The reward for a two-hour climb from the beach is arriving at Pueblito -translating into English as ‘little village’. This is something of an overstatement, with just two or three thatched huts belonging to the indigenous Kogi tribe set in a forest clearing. The huts rest on foundations laid long before Columbus stood on the sands of the New World, It offers a small insight into pre-conquest life across the Americas: chickens clucking about the terraces, smoke rising from a hearth, sacred places hidden in the ravines around the village where ceremonies are performed and no outsider may step.

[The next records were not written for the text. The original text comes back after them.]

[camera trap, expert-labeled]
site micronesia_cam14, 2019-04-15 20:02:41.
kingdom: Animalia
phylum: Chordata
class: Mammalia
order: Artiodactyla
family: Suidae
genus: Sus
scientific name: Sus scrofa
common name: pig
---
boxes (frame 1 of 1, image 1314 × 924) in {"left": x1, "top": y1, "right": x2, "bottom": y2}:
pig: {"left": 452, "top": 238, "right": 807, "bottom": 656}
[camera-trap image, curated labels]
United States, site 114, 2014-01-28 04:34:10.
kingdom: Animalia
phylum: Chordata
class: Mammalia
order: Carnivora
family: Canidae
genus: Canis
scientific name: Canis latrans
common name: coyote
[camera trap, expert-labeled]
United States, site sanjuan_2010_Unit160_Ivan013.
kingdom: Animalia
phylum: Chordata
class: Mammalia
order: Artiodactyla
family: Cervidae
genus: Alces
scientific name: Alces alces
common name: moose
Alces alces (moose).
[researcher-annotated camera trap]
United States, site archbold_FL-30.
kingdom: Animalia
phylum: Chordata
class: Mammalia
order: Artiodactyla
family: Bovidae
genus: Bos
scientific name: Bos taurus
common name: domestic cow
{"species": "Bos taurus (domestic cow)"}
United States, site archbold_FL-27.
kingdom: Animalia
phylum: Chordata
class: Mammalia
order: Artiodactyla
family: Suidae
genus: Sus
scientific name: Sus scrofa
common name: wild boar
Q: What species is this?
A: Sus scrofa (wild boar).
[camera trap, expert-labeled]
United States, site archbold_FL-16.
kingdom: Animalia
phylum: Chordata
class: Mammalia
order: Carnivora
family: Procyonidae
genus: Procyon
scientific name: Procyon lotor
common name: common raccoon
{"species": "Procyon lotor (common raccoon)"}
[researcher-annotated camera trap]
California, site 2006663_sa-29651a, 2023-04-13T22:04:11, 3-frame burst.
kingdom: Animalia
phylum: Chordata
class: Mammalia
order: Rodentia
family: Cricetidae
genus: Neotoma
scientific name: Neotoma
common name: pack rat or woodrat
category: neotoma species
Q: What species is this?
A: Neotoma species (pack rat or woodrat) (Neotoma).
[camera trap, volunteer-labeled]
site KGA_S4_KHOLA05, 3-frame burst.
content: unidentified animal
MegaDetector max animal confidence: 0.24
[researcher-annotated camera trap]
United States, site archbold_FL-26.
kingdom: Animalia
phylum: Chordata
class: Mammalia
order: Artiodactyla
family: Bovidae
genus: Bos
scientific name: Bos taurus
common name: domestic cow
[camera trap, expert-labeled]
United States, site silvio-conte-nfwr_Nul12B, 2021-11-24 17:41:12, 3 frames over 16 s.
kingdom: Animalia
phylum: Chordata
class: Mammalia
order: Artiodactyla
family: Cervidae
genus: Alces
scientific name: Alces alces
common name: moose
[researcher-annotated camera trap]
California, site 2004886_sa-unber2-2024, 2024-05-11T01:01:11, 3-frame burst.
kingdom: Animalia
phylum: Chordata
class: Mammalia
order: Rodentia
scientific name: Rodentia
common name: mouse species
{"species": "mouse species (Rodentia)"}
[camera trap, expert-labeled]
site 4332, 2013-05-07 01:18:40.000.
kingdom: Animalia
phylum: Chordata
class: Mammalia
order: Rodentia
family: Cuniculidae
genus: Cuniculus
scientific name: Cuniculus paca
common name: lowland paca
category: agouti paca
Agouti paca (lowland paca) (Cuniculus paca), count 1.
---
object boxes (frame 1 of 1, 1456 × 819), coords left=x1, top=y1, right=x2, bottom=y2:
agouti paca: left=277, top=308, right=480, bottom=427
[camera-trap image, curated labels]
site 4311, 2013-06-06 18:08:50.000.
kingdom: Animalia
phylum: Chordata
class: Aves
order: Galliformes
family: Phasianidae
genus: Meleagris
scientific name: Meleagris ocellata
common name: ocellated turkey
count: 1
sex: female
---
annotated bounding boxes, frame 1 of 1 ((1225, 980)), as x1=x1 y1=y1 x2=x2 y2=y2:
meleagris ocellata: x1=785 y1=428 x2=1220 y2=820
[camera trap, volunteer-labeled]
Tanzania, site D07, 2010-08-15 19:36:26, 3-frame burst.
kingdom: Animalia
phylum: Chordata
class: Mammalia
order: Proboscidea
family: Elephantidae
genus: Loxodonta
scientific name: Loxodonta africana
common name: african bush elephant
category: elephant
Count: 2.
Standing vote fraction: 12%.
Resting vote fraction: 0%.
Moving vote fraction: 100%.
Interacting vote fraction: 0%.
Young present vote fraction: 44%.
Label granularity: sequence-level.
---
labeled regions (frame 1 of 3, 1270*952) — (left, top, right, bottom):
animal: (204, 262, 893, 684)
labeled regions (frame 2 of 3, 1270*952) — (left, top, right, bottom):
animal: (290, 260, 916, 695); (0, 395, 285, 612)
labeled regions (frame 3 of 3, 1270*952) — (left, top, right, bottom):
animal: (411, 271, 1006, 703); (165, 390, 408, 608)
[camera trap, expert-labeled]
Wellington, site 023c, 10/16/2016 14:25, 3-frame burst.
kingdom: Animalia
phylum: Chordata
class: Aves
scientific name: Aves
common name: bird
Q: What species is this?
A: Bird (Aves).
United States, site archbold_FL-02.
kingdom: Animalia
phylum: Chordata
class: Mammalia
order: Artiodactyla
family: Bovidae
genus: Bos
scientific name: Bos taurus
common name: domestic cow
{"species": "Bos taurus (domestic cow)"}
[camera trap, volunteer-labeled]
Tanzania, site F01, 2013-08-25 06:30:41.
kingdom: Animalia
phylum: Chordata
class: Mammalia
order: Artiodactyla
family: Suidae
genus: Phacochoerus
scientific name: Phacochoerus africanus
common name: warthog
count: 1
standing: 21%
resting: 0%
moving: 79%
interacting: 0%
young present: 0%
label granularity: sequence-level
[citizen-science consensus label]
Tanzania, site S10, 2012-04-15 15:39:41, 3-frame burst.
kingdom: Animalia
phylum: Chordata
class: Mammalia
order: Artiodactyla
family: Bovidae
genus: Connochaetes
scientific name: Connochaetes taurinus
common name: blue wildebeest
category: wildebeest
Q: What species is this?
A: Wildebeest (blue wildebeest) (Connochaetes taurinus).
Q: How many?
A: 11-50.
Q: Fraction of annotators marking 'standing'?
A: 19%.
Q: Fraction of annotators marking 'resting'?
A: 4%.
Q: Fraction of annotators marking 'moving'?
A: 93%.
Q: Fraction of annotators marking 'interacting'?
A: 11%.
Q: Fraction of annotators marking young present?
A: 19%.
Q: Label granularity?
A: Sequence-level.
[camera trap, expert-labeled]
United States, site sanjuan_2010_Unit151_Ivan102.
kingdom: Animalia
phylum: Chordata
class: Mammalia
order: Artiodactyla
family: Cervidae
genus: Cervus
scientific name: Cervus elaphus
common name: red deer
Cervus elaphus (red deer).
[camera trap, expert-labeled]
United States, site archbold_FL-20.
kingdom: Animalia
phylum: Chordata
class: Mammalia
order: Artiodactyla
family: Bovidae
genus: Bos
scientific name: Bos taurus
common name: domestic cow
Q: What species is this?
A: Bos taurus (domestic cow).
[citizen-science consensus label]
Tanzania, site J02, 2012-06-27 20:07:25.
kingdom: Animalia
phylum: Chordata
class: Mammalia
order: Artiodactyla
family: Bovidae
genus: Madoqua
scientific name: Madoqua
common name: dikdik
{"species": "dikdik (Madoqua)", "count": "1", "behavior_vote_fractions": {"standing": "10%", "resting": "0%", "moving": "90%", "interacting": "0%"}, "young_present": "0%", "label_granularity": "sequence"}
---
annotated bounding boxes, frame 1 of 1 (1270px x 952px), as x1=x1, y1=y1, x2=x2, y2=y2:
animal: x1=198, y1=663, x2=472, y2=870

The silence is total but for the cooing of doves in the cashew trees, and the swish of the Caribbean wind swaying the high canopy. ‘I could never live outside this forest,’ says Manuel Sauna Digala, an elder of the tribe, sitting in the sunshine outside one hut and sporting a flowing white robe, ‘Pueblito is the inheritance from my ancestors and they chose well, I want to live forever in this forest. And when I die I want to be buried here, too.